Earlier this month, the U.S. Senate unanimously passed bipartisan legislation to help expand economic opportunity for veteran entrepreneurs. The Veterans Small Business Enhancement Act, which is now on its way to the House of Representatives, would allow veteran small business owners to acquire equipment and property that the federal government no longer has a use for by adding veterans to the list of eligible recipients for federal surplus property, which already includes women and minority small business owners as well as veterans service organizations.

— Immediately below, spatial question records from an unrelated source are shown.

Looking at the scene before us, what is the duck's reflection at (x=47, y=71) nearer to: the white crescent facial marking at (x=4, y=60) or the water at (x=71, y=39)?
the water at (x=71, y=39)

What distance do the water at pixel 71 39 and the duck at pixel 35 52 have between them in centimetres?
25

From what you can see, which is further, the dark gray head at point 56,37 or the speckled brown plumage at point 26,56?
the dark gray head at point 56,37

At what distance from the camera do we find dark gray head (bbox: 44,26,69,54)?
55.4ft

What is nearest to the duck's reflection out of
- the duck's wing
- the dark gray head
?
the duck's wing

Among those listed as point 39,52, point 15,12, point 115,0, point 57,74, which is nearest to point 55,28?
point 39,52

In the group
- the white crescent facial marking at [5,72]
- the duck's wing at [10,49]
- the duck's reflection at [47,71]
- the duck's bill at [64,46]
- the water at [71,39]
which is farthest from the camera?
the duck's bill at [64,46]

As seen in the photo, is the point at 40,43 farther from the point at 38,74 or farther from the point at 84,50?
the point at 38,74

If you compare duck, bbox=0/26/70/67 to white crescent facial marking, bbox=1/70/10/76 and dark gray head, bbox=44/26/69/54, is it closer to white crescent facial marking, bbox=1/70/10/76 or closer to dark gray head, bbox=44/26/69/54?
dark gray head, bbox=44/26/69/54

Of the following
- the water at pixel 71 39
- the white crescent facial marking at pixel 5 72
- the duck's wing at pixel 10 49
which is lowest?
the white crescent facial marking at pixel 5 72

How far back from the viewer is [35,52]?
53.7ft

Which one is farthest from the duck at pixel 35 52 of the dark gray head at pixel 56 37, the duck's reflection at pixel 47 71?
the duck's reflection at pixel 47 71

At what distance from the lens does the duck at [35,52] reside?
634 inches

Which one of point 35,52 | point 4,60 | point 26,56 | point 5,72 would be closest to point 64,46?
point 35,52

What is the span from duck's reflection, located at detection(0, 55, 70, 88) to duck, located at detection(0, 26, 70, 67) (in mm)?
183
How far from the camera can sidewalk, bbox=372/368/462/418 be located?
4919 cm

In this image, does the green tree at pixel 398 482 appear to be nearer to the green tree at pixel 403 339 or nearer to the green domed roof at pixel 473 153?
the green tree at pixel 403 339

“When our Veterans return home from their service, they deserve our full support as they transition back into civilian life, and that includes supporting their efforts to build and manage a small business,” said Senator Tammy Duckworth (D-IL), who co-sponsored the bill. “Our nation should be doing much more to help our Veterans and I’m pleased the committee passed our bipartisan bill to help them expand their business operations, reduce costs, and create jobs across Illinois and around the country. I’ll be working with Senators Kennedy and Durbin, as well as other members on both sides of the aisle, to send this legislation to the President’s desk.”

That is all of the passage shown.